## BEGIN RECORDS FOR THE TASK
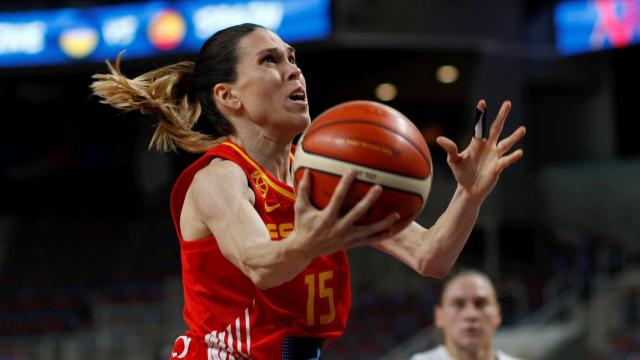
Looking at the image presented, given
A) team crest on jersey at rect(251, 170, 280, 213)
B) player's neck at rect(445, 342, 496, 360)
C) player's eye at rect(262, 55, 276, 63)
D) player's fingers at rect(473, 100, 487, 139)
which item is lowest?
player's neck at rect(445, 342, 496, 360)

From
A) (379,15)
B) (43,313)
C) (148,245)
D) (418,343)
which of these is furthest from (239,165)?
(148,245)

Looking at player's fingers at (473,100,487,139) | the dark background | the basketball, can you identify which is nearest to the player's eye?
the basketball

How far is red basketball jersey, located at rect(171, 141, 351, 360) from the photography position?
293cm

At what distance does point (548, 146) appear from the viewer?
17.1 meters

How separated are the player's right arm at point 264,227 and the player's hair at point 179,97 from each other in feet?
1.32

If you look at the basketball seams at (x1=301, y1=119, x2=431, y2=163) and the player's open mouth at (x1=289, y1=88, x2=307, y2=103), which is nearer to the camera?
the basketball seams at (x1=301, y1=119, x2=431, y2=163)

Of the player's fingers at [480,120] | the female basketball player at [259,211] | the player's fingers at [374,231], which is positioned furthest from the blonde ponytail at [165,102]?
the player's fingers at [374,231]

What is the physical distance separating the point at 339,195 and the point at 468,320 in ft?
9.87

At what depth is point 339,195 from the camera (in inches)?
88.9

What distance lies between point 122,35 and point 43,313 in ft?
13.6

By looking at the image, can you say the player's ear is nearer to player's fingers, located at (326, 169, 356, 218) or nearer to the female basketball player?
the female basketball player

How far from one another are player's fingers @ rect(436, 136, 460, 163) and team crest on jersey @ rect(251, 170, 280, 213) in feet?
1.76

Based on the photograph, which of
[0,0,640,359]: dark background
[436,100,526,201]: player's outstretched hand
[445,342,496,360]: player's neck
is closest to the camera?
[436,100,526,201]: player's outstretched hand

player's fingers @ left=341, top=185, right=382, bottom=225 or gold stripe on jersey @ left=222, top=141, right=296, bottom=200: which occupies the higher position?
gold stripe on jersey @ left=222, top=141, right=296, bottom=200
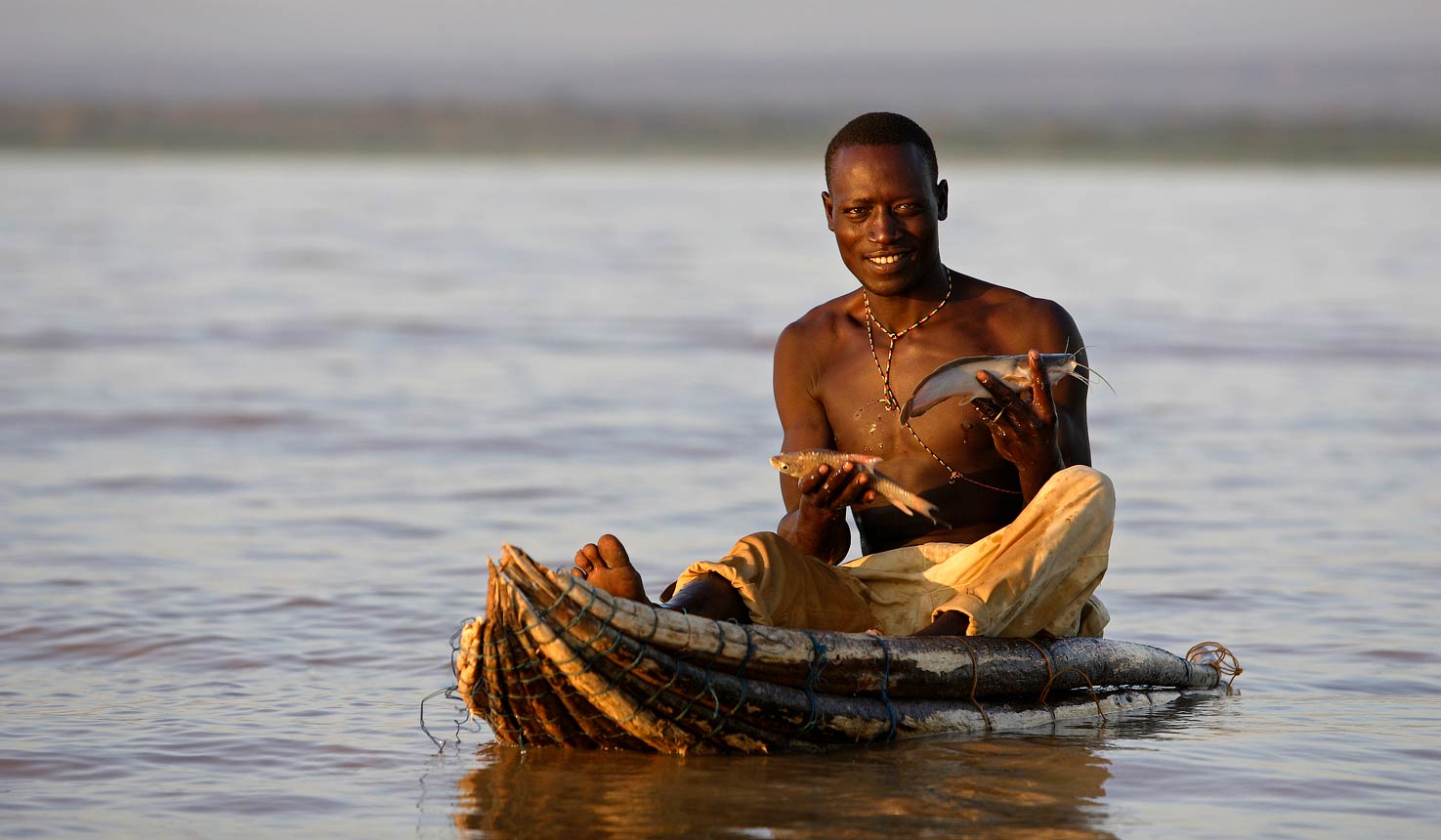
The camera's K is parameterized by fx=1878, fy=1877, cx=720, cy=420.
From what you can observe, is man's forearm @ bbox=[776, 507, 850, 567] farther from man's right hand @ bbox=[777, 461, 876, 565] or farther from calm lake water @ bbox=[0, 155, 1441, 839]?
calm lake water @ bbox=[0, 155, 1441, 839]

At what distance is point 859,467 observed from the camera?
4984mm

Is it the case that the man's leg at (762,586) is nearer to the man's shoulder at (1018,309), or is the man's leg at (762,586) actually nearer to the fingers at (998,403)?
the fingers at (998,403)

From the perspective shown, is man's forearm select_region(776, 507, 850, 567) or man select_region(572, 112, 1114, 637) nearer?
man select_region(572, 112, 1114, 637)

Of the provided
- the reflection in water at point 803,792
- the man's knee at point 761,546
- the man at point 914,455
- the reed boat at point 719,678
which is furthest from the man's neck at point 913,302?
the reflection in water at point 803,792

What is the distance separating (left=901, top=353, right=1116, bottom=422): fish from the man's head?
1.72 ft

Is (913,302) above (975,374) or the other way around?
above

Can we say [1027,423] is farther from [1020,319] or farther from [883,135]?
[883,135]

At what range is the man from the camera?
## END RECORDS FOR THE TASK
» **WHAT YOU ARE ASKED TO DO**
Rewrite the lines from the one containing "Is it the case" through the end of the records, changing "reed boat" to "wooden boat" and leaving everything else the same.

» **ANSWER IN FULL**
Is it the case that the man's leg at (762,586) is nearer to the man's shoulder at (1018,309), or is the man's leg at (762,586) actually nearer to the fingers at (998,403)?
the fingers at (998,403)

From the perspective shown, is man's forearm select_region(776, 507, 850, 567) or man select_region(572, 112, 1114, 637) nearer?
man select_region(572, 112, 1114, 637)

Of the provided
- the reflection in water at point 803,792
- the man's knee at point 761,546
- the man at point 914,455
- the wooden boat at point 719,678
which is furthest from the man's neck at point 913,302?
the reflection in water at point 803,792

What is the distance separating (left=901, top=353, right=1116, bottom=422): fish from the man's head?
1.72 ft

Is (913,302) above (975,374) or the other way around?
above

Can we say [1027,423] is farther from [1020,319] or farther from [883,135]?
[883,135]

At what range is the man from the camera?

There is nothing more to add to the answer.